Fayyad In Baghdad It Is No Longer

Posted on 09/30/2005 by Juan

Fayyad in Baghdad: It is no Longer Baghdad

Al-Sharq al-Awsat carries a long, anguished and meditative piece by Maad Fayyad, an Arab journalist normally based in London, on the occasion of his return to Baghdad for the third time since the US invasion.

I don’t have time to translate the entire thing, but perhaps he will publish it in English.

He says from Baghdad, “Here is Baghdad . . . But which Baghdad is here? The Baghdad that we do not know and which we do not want to be like this. I wonder– did the Mongols descend on it only yesterday, led by the captain of catastrophe and devotee of death, Hulagu Khan, such that it was transformed into debris?”

He says he is looking out of a helicopter window. He sees buildings below that look like the peaks of a historical city, except that circulation in the streets is lazy and mournful. But then the rubble stretches into the distance, punctuated by mountains of garbage clearly visible from the air. Even the formerly upper class districts were mired in fetid lakes of rancid water, swirling around once proud mansions. In the 1980s, Baghdad had once received an international award as the world’s cleanest city.

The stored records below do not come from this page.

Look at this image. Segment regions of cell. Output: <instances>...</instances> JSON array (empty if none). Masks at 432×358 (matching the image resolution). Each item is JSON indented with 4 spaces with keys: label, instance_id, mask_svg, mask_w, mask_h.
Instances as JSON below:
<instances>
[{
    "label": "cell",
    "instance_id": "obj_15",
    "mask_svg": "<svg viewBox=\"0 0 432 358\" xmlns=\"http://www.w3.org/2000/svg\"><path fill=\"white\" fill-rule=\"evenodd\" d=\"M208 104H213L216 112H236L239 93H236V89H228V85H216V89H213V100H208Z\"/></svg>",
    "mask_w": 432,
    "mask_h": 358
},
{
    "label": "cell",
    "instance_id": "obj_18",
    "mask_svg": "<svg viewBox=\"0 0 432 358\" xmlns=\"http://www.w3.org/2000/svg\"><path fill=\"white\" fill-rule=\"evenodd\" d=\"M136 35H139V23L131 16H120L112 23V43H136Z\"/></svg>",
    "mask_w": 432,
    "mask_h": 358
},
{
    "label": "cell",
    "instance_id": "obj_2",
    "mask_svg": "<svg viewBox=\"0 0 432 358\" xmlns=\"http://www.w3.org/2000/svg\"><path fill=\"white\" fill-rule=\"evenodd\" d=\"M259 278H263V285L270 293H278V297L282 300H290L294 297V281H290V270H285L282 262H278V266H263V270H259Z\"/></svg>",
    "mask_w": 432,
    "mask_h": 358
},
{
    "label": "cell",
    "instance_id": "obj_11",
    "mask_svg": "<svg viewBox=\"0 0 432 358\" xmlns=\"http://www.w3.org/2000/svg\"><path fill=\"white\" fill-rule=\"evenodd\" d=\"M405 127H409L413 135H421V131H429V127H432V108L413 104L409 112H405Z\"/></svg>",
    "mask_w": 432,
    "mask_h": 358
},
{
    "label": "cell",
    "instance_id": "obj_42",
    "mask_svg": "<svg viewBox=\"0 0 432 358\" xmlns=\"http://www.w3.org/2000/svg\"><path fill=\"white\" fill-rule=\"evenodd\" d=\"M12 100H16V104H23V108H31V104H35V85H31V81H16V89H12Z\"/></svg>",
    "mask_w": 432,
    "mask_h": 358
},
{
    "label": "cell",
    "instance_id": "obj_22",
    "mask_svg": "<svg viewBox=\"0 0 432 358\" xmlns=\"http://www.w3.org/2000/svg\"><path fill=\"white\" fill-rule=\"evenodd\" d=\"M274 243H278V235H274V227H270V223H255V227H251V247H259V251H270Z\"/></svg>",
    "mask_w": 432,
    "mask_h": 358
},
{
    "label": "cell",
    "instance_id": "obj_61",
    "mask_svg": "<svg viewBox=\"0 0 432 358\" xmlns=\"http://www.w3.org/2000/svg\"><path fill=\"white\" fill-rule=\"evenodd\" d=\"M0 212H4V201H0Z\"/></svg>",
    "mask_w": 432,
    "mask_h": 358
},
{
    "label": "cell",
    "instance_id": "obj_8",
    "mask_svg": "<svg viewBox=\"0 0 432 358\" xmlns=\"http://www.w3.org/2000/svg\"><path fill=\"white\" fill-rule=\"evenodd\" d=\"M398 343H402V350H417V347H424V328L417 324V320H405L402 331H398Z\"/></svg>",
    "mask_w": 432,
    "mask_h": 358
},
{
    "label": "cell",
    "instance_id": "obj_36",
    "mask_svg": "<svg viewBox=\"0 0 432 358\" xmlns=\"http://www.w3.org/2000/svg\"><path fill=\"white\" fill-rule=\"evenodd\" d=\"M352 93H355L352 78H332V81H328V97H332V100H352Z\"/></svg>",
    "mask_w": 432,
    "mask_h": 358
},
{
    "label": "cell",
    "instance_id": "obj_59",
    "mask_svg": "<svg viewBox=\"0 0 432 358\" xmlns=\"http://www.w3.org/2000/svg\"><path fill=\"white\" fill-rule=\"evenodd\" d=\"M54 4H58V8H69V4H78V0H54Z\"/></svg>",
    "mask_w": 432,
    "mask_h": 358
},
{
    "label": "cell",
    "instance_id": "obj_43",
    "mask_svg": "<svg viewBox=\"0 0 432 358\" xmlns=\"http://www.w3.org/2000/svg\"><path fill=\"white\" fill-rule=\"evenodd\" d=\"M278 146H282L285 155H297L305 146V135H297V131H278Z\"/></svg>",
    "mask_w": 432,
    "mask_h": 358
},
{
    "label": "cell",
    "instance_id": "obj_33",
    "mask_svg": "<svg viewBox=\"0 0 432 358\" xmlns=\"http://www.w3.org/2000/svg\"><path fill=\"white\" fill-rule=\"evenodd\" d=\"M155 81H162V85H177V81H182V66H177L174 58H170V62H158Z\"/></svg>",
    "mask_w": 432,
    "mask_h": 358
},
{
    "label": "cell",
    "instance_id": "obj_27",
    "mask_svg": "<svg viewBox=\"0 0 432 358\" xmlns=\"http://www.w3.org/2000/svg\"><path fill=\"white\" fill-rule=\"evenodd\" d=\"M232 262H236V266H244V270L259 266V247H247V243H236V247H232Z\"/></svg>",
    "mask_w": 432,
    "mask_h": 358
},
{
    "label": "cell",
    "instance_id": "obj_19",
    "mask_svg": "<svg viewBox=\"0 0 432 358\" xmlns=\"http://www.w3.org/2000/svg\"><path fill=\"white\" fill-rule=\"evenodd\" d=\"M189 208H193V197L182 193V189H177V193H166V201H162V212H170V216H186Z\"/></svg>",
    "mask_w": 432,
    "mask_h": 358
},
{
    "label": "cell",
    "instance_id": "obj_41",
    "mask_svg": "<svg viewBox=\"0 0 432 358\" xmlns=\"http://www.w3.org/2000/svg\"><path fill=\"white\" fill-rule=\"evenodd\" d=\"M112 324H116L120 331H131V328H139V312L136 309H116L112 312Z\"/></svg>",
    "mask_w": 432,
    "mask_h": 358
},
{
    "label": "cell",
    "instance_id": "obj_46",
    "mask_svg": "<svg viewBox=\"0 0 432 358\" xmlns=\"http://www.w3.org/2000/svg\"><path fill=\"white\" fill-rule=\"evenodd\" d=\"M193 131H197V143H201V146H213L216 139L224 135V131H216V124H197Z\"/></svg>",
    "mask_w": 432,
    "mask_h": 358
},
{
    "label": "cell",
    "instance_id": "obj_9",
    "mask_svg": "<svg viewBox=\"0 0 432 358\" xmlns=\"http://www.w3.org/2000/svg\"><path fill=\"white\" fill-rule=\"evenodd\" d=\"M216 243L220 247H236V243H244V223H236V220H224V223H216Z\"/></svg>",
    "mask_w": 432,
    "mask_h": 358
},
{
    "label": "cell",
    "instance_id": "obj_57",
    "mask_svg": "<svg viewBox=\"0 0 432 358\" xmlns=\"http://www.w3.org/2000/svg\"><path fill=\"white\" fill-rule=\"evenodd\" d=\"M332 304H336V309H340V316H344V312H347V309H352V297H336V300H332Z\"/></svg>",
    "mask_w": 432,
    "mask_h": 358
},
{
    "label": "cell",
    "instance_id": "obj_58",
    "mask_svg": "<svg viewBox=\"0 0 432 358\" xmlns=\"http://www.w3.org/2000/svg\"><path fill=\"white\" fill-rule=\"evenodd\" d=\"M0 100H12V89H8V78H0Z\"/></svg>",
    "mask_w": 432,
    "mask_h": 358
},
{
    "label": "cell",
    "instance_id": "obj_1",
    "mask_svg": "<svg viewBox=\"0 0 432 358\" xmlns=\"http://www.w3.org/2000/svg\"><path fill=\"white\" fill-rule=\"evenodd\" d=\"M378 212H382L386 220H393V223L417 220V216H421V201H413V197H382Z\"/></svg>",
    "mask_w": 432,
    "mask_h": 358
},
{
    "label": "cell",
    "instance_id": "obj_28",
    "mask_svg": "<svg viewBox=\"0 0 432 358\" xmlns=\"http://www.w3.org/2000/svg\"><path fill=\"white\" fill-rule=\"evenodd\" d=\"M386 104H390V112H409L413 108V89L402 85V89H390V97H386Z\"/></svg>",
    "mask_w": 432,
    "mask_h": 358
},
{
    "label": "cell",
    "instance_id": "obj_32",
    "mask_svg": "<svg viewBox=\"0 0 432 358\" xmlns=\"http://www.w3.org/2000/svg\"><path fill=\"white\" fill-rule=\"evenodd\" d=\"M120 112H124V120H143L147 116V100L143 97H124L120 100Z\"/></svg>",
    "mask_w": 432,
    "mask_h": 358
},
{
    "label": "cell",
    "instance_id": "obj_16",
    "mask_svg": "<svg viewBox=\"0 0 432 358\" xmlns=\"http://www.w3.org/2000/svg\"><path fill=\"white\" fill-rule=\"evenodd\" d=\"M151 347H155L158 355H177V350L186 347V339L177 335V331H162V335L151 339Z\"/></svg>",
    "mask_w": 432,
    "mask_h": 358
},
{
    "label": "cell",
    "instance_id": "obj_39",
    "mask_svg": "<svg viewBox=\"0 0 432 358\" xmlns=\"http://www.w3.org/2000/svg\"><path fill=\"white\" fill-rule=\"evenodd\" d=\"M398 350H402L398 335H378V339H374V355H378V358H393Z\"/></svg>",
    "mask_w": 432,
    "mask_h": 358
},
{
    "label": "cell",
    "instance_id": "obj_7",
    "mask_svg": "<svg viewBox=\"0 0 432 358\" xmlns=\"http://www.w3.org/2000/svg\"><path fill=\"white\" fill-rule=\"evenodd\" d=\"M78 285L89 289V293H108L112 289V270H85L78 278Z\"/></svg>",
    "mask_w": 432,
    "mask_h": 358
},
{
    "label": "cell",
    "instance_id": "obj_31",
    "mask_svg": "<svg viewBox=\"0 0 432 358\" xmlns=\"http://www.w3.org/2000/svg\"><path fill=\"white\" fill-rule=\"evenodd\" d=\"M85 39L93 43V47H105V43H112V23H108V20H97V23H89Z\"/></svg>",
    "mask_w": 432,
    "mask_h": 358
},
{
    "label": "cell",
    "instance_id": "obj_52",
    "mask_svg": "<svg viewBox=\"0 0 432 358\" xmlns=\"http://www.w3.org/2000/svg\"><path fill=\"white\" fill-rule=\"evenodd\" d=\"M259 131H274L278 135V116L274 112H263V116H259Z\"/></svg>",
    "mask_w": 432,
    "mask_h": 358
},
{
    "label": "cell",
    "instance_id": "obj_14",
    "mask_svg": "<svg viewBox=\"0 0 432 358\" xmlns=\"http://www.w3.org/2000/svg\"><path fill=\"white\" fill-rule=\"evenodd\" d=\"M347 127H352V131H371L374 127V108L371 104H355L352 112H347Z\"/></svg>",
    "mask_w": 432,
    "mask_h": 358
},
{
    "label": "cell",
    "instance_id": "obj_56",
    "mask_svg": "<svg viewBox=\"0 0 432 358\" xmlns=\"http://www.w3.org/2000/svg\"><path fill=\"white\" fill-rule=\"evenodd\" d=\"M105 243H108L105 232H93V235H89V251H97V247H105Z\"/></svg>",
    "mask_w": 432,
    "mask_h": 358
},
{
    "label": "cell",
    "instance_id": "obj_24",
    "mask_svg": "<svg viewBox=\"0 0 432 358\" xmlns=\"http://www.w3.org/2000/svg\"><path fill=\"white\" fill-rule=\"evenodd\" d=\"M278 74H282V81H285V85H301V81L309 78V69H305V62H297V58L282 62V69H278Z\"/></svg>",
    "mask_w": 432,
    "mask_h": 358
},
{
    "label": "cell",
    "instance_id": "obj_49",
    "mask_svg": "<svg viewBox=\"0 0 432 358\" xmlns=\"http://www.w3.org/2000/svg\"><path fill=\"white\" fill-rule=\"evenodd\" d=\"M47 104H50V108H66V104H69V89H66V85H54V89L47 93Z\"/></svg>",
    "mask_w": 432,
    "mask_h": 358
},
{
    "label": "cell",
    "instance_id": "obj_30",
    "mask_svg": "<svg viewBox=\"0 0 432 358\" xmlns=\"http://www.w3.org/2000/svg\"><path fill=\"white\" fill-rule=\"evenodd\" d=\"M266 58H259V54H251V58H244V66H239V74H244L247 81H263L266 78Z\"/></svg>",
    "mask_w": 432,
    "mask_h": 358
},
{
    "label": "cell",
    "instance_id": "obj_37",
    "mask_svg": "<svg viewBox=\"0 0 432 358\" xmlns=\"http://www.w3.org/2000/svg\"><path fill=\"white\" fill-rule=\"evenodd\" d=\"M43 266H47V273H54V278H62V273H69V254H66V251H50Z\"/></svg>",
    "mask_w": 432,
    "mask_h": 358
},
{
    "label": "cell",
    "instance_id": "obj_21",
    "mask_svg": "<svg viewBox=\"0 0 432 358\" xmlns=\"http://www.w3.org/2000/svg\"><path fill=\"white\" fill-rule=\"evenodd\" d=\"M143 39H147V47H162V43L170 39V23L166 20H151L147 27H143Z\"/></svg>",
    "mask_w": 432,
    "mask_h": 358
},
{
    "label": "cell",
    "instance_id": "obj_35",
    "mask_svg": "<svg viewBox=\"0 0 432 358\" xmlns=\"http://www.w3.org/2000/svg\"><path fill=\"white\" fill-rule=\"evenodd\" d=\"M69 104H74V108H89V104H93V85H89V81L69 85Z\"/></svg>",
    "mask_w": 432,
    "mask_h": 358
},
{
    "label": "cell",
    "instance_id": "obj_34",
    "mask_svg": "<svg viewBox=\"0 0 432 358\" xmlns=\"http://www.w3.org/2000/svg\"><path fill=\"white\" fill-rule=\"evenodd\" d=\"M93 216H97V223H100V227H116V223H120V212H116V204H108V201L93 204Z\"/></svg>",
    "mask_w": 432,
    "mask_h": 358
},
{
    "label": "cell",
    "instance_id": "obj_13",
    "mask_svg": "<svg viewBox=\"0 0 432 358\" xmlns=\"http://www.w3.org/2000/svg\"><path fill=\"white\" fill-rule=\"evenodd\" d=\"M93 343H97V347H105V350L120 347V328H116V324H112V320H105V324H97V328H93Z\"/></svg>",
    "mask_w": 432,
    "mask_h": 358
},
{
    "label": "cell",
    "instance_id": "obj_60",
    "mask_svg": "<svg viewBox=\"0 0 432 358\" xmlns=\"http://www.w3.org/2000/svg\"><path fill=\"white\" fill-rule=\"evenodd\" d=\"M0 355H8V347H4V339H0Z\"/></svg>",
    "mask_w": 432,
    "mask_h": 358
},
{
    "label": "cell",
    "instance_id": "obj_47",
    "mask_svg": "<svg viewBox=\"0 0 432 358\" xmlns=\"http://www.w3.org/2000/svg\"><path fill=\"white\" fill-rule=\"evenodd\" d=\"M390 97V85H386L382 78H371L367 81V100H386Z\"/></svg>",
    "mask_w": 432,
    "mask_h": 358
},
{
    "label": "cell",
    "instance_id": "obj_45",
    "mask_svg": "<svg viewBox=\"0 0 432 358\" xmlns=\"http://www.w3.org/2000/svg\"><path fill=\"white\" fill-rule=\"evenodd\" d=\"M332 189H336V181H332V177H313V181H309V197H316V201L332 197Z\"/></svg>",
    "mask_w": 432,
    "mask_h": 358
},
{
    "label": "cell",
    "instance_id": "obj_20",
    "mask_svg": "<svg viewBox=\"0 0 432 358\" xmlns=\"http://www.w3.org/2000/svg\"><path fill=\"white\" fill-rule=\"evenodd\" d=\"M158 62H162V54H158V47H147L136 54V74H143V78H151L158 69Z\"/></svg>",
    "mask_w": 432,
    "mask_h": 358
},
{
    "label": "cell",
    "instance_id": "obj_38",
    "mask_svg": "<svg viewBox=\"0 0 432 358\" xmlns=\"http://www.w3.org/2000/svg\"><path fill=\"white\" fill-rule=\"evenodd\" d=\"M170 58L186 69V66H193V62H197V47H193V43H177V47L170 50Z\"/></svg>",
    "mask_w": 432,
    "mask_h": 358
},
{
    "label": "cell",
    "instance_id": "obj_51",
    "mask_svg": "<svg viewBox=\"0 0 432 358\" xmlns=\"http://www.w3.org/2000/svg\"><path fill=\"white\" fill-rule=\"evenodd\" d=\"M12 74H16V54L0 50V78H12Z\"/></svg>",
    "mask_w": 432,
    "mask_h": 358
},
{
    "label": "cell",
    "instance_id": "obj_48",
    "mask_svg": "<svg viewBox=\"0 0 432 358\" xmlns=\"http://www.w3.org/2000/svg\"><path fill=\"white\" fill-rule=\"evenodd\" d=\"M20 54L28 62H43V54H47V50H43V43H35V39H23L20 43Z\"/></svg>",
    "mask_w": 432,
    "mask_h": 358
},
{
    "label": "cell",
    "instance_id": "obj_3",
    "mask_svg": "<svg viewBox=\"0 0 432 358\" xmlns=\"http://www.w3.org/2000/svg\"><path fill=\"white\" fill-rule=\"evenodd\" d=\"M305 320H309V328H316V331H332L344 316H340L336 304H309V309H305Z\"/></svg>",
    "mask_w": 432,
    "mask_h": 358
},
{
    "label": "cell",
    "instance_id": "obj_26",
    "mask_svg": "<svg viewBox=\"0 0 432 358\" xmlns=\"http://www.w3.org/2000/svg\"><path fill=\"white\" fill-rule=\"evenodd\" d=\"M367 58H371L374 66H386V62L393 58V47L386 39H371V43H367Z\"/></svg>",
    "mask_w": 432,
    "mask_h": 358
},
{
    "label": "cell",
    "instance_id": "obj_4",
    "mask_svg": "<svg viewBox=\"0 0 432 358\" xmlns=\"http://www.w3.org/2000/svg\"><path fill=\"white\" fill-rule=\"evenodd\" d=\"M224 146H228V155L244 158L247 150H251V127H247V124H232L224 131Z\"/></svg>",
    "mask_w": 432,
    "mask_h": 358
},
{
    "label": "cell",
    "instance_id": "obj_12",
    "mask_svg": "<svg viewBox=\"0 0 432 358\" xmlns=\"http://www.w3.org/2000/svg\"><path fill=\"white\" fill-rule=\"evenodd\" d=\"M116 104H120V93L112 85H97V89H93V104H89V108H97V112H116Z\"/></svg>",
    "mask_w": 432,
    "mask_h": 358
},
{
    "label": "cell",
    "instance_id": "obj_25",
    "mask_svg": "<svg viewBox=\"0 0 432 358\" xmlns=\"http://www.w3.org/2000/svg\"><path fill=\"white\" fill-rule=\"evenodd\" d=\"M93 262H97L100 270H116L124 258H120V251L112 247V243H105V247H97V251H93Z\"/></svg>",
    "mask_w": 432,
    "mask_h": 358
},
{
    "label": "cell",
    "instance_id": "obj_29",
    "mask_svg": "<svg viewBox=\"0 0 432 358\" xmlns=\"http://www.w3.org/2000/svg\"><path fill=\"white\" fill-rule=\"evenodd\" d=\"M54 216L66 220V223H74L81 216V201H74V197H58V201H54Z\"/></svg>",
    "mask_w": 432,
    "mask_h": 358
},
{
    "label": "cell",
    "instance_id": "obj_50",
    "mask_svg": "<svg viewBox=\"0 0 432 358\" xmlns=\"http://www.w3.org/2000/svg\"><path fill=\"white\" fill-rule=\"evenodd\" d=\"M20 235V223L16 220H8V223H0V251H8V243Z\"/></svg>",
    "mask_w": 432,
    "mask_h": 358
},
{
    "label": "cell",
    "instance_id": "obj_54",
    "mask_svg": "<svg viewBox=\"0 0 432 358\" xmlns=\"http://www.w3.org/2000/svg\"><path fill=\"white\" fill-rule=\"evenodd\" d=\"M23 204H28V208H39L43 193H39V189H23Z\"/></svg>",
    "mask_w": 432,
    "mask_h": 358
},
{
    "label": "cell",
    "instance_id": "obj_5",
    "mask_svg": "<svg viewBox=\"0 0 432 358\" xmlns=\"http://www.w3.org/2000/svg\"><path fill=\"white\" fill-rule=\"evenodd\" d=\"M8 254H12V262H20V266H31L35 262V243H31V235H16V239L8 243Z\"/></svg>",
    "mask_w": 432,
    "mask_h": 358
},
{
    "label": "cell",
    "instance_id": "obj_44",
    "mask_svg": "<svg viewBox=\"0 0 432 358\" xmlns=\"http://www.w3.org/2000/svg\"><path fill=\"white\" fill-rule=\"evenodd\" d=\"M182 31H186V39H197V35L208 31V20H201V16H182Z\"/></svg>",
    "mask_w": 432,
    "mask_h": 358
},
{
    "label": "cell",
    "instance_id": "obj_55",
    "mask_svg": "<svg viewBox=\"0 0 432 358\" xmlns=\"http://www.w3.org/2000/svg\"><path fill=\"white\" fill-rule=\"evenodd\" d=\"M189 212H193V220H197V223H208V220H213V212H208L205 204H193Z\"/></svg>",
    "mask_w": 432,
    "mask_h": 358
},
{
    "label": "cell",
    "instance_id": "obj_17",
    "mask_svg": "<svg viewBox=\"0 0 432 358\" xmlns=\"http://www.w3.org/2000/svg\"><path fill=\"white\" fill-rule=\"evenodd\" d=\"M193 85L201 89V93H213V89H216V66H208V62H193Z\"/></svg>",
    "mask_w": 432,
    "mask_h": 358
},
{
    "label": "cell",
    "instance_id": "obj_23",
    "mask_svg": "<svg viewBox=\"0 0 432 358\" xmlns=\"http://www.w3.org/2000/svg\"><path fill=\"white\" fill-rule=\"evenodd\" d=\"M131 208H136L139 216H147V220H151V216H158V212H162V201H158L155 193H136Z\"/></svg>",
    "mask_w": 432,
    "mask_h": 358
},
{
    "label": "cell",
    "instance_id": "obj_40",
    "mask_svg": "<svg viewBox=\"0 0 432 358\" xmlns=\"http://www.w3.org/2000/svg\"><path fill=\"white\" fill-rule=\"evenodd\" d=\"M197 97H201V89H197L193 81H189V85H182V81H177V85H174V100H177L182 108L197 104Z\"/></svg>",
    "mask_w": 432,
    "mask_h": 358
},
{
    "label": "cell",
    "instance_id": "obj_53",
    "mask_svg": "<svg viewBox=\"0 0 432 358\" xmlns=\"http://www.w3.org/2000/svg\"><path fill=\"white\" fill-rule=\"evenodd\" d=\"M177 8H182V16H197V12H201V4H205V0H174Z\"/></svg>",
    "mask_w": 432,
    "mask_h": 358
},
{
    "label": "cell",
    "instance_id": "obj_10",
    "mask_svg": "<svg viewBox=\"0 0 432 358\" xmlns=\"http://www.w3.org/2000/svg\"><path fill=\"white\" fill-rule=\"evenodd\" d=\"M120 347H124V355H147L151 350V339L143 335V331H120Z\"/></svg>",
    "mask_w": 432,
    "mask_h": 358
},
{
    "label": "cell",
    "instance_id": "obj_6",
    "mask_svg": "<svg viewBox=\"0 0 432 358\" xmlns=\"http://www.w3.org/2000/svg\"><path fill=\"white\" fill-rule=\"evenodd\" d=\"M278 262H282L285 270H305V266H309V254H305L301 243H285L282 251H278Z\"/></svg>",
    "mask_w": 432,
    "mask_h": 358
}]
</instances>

He says, “I search for Baghdad in Baghdad, and do not find it.” Once the snooty capital had given birth to a verb, “to baghdad it up” [tabaghdada], meaning to put on insufferable airs and act superior. Today the only persons bagdading it up in Baghdad are those breaking civil, religious and tribal law with impunity.

“As for the law, it does not exist here. Most of the persons I’ve met in Baghdad say frankly, ‘Iraq is living without a state . . . without a rule of law . . . with power going to the strongest . . .”

He says that the last time he was in Baghdad, during the election season at the end of January, he only heard about bombings when he read about them in the newspaper. Now things are different.

“When some friends heard that I had arrived, they warned me not to go out into the streets: “We don’t want to know your location, and you must not tell anyone where you are residing. There is more than one group that kidnaps and kills nowadays.”

An official of the Iraqi government tells him, “I am a prisoner in my office and my house, which lies in a secure district, but I canot visit the house where my family lives for fear that I will be abducted.”

The government is nowhere to be seen, he says. The government does not control the streets, the militias do. You cannot tell the guerrillas from the police and the army, since all of them wear the same uniform.

Cole: The piece is a shocking indictment of American misrule. Bush has turned one of the world’s greatest cities into a cesspool with no order, little athority and few services.